Cognitive radio (CR) has been proposed to overcome the shortage of spectrum resources that is introduced by the traditional fixed spectrum allocation method . In CR, the secondary user (SU) can transfer data through an idle channel that is licensed to the primary user (PU) but currently unoccupied, providing that the PU’s normal communication is not disturbed [2, 3]. Hence, the spectrum sensing to detect the PU’s activity is an essential method to reuse the unoccupied spectrum and has become one of the key technologies in CR .
Spectrum sensing requests the SU to efficiently and accurately detect the presence of the PU, in order to avoid causing harmful interference to the PU . Since, to the SU, the PU’s signal is often with unknown location, structure, and strength, energy detection, which is widely used due to its simple implementation, serves as the optimal spectrum sensing method when the detector only receives the power of the received signal . The sensing time has deep impact on the performance of energy detection, and the sensing performance, reflected by the false alarm and detection probabilities, can be improved with the increase of the sensing time . In CR, the higher the detection probability is, the less interference the PU suffers, while the lower the false alarm probability becomes, the more opportunity the SU gets to access the spectrum .
In recent years, multichannel CR has been proposed to improve the throughput by allowing the SU to utilize multiple idle subchannels to transfer data synchronously; however, before communicating, the SU has to detect the PU’s activity in each subchannel . A multiband joint detection method is introduced in , which jointly detects the PU’s signals over multiple frequency bands rather than over one band in the equal sensing time. In , the authors consider an orthogonal frequency division multiplexing (OFDM) based multichannel CR system and present efficient algorithms to maximize the SU’s aggregate throughput by jointly optimizing both the sensing threshold and the power allocation, taking into account the influence of the false alarm and detection probabilities.

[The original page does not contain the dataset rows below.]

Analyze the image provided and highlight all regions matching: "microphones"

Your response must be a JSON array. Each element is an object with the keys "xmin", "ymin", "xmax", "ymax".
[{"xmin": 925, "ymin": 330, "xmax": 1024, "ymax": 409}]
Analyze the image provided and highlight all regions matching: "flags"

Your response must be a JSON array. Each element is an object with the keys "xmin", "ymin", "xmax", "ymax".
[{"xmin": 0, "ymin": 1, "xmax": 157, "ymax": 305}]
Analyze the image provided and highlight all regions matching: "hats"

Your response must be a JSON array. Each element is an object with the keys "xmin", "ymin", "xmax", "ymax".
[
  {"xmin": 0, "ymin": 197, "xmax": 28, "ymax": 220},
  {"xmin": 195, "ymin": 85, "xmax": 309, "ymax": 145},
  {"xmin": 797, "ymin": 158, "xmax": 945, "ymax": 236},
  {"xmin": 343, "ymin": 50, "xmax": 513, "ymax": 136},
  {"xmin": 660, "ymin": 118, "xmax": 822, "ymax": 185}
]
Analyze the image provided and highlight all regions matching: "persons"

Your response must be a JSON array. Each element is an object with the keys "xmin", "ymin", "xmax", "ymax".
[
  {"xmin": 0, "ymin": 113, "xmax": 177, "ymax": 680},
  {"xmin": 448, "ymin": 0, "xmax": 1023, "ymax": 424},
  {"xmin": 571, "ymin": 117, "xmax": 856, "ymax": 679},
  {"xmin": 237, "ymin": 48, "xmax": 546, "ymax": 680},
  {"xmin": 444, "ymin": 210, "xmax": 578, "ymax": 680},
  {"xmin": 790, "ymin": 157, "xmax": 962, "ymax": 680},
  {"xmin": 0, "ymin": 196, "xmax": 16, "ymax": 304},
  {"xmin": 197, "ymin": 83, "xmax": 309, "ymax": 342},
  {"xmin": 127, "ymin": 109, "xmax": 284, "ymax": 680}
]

However, the sensing time is not considered by the authors, which may shorten the SU’s transfer time and decrease its throughput. In [12, 13], a sensing-throughput tradeoff problem is analyzed mathematically, and the energy detection is used to prove that the formulated problem indeed has one optimal sensing time that yields the highest throughput. However, in multichannel CR, how to obtain the optimal set of the sensing time to all the subchannels is very important.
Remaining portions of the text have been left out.